Marmouset tressaillit à son tour.
– Une porte en fer, continua sir Robert M…, que jamais nous n’avons pu ni ébranler, ni jeter bas, ni ouvrir.
– Vous n’avez pas fait venir un serrurier ?
– J’en ai fait venir six.
– Et ils n’ont pu forcer la serrure ?
– Ils n’ont même pas trouvé la serrure.
– Après, qu’avez-vous fait ?
– J’y ai renoncé et me suis contenté de faire reconstruire le mur, tel qu’il était auparavant.
– Alors, on ne voit plus la porte ?
– Si, j’ai fait laisser un trou d’un pied carré dans le mur.
– Dans quel but ?
– Dans le but unique de constater l’existence de cette porte.
– Eh bien ! dit Marmouset, commençons alors, si vous le voulez, par les oubliettes.
– Comme vous voudrez, dit sir Robert M…
Un quart d’heure après, sir Robert M…, précédé par deux gardiens, qui portaient des flambeaux, faisait à ses hôtes les honneurs des caves de Newgate.
Marmouset disait tout bas à Vanda :
– J’aime autant que vous ne voyiez pas l’homme gris.
– Pourquoi ?
– J’aurais peur que vous n’éprouviez une émotion qui vous trahit.
– Bah ! dit Vanda, je suis forte, quand il le faut.
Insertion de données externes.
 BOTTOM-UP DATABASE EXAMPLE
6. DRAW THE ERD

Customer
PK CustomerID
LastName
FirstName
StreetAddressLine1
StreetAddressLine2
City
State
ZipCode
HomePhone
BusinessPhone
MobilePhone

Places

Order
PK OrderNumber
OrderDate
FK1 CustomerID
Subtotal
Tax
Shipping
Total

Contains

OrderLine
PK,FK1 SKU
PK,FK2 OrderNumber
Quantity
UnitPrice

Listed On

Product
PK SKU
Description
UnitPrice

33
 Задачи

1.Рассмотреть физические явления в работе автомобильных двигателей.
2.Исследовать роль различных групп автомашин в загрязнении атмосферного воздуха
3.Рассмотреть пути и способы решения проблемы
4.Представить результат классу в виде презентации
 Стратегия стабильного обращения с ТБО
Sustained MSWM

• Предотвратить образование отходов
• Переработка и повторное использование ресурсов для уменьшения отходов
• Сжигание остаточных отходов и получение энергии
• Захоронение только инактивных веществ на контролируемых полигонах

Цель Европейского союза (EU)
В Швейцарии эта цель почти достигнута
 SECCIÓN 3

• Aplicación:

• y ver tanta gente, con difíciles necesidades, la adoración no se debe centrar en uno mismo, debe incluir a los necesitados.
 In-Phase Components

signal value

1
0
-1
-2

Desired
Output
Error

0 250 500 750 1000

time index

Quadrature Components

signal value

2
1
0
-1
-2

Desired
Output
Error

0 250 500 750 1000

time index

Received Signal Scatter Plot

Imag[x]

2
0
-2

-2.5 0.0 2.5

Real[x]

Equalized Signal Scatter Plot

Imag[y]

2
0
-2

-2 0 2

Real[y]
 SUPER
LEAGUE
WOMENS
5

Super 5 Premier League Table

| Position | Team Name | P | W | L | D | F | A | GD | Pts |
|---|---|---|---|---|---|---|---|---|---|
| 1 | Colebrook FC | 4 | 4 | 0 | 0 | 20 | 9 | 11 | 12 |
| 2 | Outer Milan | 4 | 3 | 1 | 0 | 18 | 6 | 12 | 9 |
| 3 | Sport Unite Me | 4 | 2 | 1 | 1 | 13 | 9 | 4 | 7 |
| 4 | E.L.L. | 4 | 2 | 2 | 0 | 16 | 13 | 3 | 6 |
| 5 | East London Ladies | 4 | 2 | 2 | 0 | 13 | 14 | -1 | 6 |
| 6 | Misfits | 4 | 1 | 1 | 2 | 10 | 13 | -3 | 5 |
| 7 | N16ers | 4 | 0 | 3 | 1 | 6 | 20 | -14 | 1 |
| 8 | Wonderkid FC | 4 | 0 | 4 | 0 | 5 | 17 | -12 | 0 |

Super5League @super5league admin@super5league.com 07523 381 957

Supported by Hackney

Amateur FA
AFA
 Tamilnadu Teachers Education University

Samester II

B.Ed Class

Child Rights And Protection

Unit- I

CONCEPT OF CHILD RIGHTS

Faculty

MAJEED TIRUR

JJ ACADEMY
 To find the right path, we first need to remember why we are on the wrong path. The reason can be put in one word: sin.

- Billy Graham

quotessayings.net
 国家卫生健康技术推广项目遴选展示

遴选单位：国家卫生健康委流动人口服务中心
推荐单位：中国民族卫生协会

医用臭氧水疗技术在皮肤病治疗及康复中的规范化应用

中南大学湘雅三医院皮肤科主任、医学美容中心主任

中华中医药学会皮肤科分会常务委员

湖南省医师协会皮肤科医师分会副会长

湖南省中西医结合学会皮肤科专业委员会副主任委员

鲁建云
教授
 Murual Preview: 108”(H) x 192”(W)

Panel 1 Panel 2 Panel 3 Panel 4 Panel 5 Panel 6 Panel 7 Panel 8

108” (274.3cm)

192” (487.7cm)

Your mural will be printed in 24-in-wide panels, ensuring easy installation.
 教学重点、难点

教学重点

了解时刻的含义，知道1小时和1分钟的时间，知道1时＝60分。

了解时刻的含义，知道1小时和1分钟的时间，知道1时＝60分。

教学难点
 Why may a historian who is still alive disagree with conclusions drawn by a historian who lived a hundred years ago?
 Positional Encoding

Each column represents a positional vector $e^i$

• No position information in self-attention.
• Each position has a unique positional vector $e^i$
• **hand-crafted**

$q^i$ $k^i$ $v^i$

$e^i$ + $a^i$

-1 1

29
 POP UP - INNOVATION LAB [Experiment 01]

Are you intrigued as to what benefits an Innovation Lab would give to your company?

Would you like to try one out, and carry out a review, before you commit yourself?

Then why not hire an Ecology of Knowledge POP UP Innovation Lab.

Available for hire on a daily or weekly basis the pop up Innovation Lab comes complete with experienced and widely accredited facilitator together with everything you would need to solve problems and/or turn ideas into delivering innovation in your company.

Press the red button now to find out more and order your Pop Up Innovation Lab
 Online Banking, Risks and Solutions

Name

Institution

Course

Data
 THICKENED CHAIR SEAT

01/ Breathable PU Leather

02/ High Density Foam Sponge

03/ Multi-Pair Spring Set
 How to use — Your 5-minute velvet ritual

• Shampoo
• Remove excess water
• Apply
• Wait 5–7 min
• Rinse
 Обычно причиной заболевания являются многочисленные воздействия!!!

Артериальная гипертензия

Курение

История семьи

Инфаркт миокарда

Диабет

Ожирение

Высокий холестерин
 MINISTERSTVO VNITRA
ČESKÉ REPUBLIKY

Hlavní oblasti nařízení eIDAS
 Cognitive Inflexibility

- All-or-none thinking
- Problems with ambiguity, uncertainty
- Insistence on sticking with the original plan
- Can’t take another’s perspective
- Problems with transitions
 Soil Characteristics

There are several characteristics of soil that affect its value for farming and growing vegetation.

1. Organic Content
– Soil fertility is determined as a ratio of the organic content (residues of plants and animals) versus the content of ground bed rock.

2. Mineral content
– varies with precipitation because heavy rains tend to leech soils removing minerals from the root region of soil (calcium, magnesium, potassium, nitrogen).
Tu verras, ce soir.
– Et, s’il allait se trahir, lui !
Vanda secoua la tête.
– Non, dit-elle, ce n’est plus moi qu’il aime.
Et elle ajouta, avec un sourire résigné :
– C’est miss Ellen.
Les caves de Newgate n’avaient rien de curieux. Un plancher recouvrait l’orifice des oubliettes.
– Quelle est celle au pied de laquelle on trouve la porte ? demanda Marmouset.
– Celle-ci, dit sir Robert M…, voulez-vous y descendre ?
– Oh ! pas moi, fit Vanda.
– Mais moi, j’y descendrai, dit Marmouset.
Et sir Robert donna l’ordre à l’un des gardiens de fixer à un anneau de fer scellé dans la margelle une échelle de corde qui se trouvait dans la cave.